The service was at St. John's Episcopal Church, and somehow Page hadn't been prepared for the hundreds of kids who would attend, their shining young faces stricken by the loss of their friend, their hearts open for all to see, their grief overwhelming. There was a wonderful photograph of him with the swimming team on the program that the ushers handed out. And then Page realized that the ushers were Phillip's friends from the swim team. She saw Jamie Applegate there too. He looked devastated as he sat between his parents. But they seemed supportive of him. And his father had an arm around his shoulders.

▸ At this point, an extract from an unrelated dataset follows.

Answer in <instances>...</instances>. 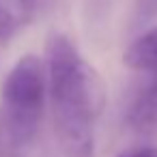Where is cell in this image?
<instances>
[{"mask_svg": "<svg viewBox=\"0 0 157 157\" xmlns=\"http://www.w3.org/2000/svg\"><path fill=\"white\" fill-rule=\"evenodd\" d=\"M45 67L60 151L65 157H93L95 121L105 105L101 75L80 56L65 35H52L48 39Z\"/></svg>", "mask_w": 157, "mask_h": 157, "instance_id": "cell-1", "label": "cell"}, {"mask_svg": "<svg viewBox=\"0 0 157 157\" xmlns=\"http://www.w3.org/2000/svg\"><path fill=\"white\" fill-rule=\"evenodd\" d=\"M50 95L48 67L35 56H22L2 82V127L13 146H26L35 140L45 101Z\"/></svg>", "mask_w": 157, "mask_h": 157, "instance_id": "cell-2", "label": "cell"}, {"mask_svg": "<svg viewBox=\"0 0 157 157\" xmlns=\"http://www.w3.org/2000/svg\"><path fill=\"white\" fill-rule=\"evenodd\" d=\"M127 125L144 140L157 142V80L138 93L127 112Z\"/></svg>", "mask_w": 157, "mask_h": 157, "instance_id": "cell-3", "label": "cell"}, {"mask_svg": "<svg viewBox=\"0 0 157 157\" xmlns=\"http://www.w3.org/2000/svg\"><path fill=\"white\" fill-rule=\"evenodd\" d=\"M123 63L133 71L157 73V26L142 33L127 45L123 54Z\"/></svg>", "mask_w": 157, "mask_h": 157, "instance_id": "cell-4", "label": "cell"}, {"mask_svg": "<svg viewBox=\"0 0 157 157\" xmlns=\"http://www.w3.org/2000/svg\"><path fill=\"white\" fill-rule=\"evenodd\" d=\"M35 13V0H0V43L22 30Z\"/></svg>", "mask_w": 157, "mask_h": 157, "instance_id": "cell-5", "label": "cell"}, {"mask_svg": "<svg viewBox=\"0 0 157 157\" xmlns=\"http://www.w3.org/2000/svg\"><path fill=\"white\" fill-rule=\"evenodd\" d=\"M118 157H157V146H155V144H148V146L129 148V151L121 153Z\"/></svg>", "mask_w": 157, "mask_h": 157, "instance_id": "cell-6", "label": "cell"}]
</instances>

They played all the music that the kids loved too, and Page felt tears instantly fill her throat as she heard it. There were at least three or four hundred young people in the church, and she knew Allyson would have been there too, if she hadn't been in the hospital in a coma.
And then, looking very dignified, and overwhelmed with grief, Phillip's parents walked in and took their seats in the front pew. There was another much older couple with them, Phillip's grandparents, and just seeing them made one cry. The power of his loss was so obvious just from their faces.
The minister spoke very movingly about the mysteries of God's love, and the terrible pain we feel at the loss of a loved one. He spoke of what an extraordinary young man Phillip had been, how admired by everyone, what a bright future he'd had before him. Page could hardly stand listening as she sobbed, trying not to think of what they would say if Allie died. It would be much the same thing. She was loved and admired by all. And the pain of her loss would be beyond bearing.
Mrs. Chapman cried openly through the entire ceremony, and the school choir sang “Amazing Grace” at the end of the service. And then everyone was invited up to the altar, for a moment of special prayer, and a last tribute to their friend. Mostly, the young people went, in groups or alone, crying, and holding hands, as they placed flowers on Phillip's casket. Everyone in the church was sobbing by then, and Page felt overwhelmed as she looked around her at the devastated young faces. It was then that she saw Laura Hutchinson, crying softly in a pew a few feet away. She seemed to have come alone, and she seemed as moved as everyone. Page stared at her for a long time, but she could see nothing more than a deeply affected mourner. Surprisingly little was said. Everyone looked dazed. It was just too painful.